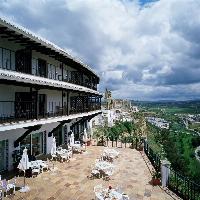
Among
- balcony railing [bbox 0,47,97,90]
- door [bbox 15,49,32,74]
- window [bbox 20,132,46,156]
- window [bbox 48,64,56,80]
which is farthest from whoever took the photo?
window [bbox 48,64,56,80]

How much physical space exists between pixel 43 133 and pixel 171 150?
54923 millimetres

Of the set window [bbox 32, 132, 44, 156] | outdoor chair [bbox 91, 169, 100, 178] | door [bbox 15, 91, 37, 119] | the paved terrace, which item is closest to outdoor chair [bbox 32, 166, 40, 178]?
the paved terrace

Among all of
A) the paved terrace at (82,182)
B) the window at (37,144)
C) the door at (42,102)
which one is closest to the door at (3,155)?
the paved terrace at (82,182)

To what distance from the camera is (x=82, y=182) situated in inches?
663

# # # #

_GOAL_: Lay out every line of the records above as a numbered list, leaving out the blank lines and the pictures.

_FINAL RESULT_:
1. Among
2. - balcony railing [bbox 0,47,97,90]
3. - door [bbox 15,49,32,74]
4. - window [bbox 20,132,46,156]
5. - window [bbox 48,64,56,80]
6. which is farthest from whoever took the photo?
7. window [bbox 48,64,56,80]
8. How much physical space exists between pixel 43 133 and pixel 171 150?
9. 54923 millimetres
10. Of the set window [bbox 32, 132, 44, 156] | outdoor chair [bbox 91, 169, 100, 178] | door [bbox 15, 91, 37, 119] | the paved terrace, which item is closest to outdoor chair [bbox 32, 166, 40, 178]?
11. the paved terrace
12. Among all of
13. A) the paved terrace at (82,182)
14. B) the window at (37,144)
15. C) the door at (42,102)
16. which one is closest to the door at (3,155)?
17. the paved terrace at (82,182)
18. To what distance from the camera is (x=82, y=182) situated in inches?
19. 663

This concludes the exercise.